Le Difficoltà degli Studenti

Sabrina Fanelli, coordinatrice dell’Unione degli studenti di Bari, ha denunciato che “la scuola sta diventando un lusso per pochi”. Questa affermazione mette in luce una realtà preoccupante: la necessità di investimenti sostanziali nella scuola pubblica, che si traducano in interventi edilizi e sussidi per l’acquisto di materiale scolastico. La situazione è ulteriormente aggravata dalla crescente turistificazione della città, che ha portato a un aumento dei costi degli affitti, come confermato da Sahar Locaputo, coordinatrice dell’Unione degli universitari di Bari.

Proposte per il Futuro

Gennaro Cifinelli, presidente di Zona Franka, ha sottolineato l’importanza di sviluppare nuovi strumenti per supportare gli studenti. Tra le proposte avanzate, spicca l’idea di una carta dello studente che garantisca l’accesso gratuito o a prezzi calmierati a musei, cinema e teatri. Inoltre, è stato richiesto un piano di riqualificazione degli spazi in disuso, per creare ambienti più accoglienti e funzionali per gli studenti.

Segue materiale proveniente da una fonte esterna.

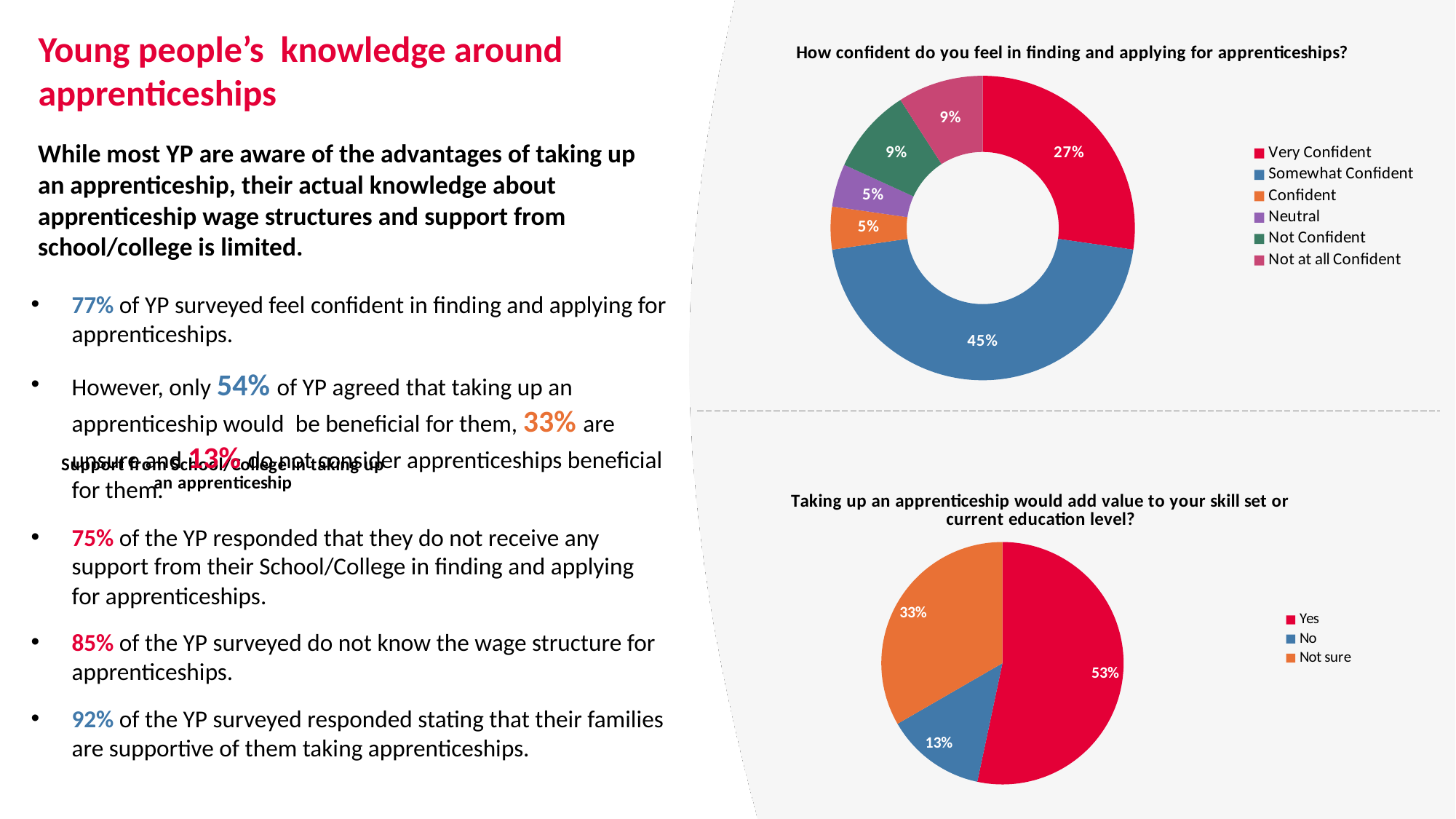
In the chart titled "Taking up an apprenticeship would add value to your skill set or current education level?", what percentage answered Yes? 53% In the chart titled "How confident do you feel in finding and applying for apprenticeships?", what is the difference between the Somewhat Confident and Very Confident shares? 18 percentage points In the chart titled "Taking up an apprenticeship would add value to your skill set or current education level?", what percentage answered Not sure? 33% In the chart titled "How confident do you feel in finding and applying for apprenticeships?", how many categories does the legend list? 6 In the chart titled "How confident do you feel in finding and applying for apprenticeships?", what percentage of respondents are Somewhat Confident? 45% In the chart titled "How confident do you feel in finding and applying for apprenticeships?", what percentage of respondents are Very Confident? 27% In the chart titled "Taking up an apprenticeship would add value to your skill set or current education level?", what colour represents the Not sure slice? Orange What kind of chart is the one titled "How confident do you feel in finding and applying for apprenticeships?"? Doughnut chart In the chart titled "Taking up an apprenticeship would add value to your skill set or current education level?", what is the difference between the Yes and No shares? 40 percentage points In the chart titled "Taking up an apprenticeship would add value to your skill set or current education level?", which response has the smallest share? No In the chart titled "How confident do you feel in finding and applying for apprenticeships?", which category has the largest share? Somewhat Confident In the chart titled "How confident do you feel in finding and applying for apprenticeships?", which is larger: Very Confident or Not Confident? Very Confident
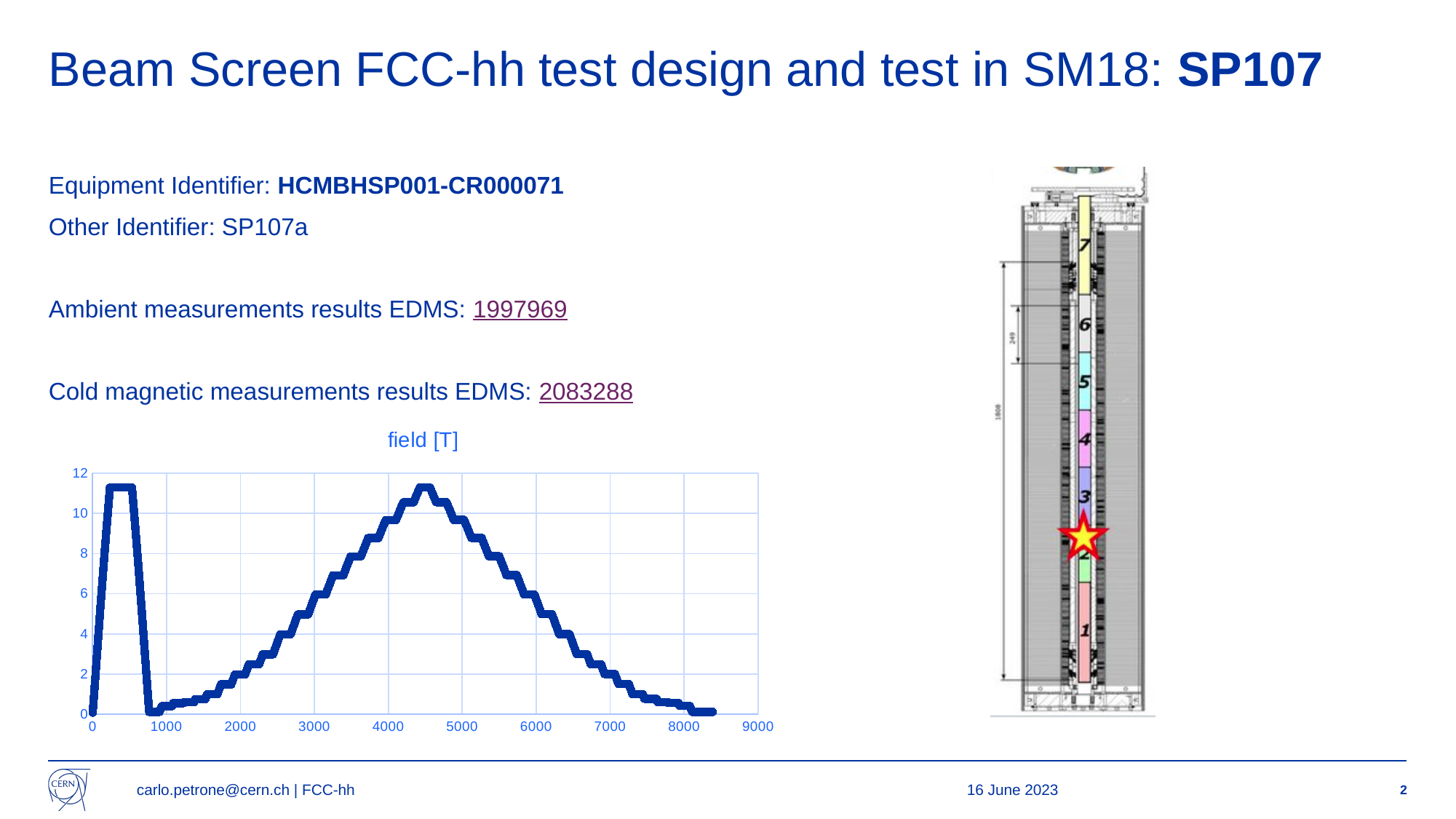
Is the value of the field at x = 3000 greater or less than 4? greater What is the highest value shown on the chart's y axis? 12 Is the value of the field at x = 2000 greater or less than 4? less Is the value of the field at x = 4500 greater or less than 10? greater How many data series are plotted in the chart? 1 Is the field value at x = 4500 greater or less than the field value at x = 6000? greater Between x = 4500 and x = 8000, does the field value rise or fall? fall Between x = 1000 and x = 4500, does the field value rise or fall? rise What is the title of the chart on the slide? field [T] What kind of chart is shown on the slide? line chart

Impatto sulla Comunità Pugliese

Questa mobilitazione non è solo una questione di diritti degli studenti, ma ha anche riflessi significativi sulla comunità pugliese. La scuola pubblica è un pilastro fondamentale per la formazione delle nuove generazioni e per il futuro della regione. Se non si interviene con urgenza, si rischia di creare un divario sempre più ampio tra chi può permettersi un’istruzione di qualità e chi, invece, è costretto a rinunciare a opportunità fondamentali.

In un contesto in cui le istituzioni locali si mostrano disponibili al dialogo, è fondamentale che le richieste degli studenti vengano ascoltate e che si avviino azioni concrete. La mobilitazione di oggi rappresenta un segnale forte e chiaro: gli studenti pugliesi non sono disposti a rimanere in silenzio di fronte a un futuro incerto e vogliono essere parte attiva nella costruzione di una società più giusta e inclusiva.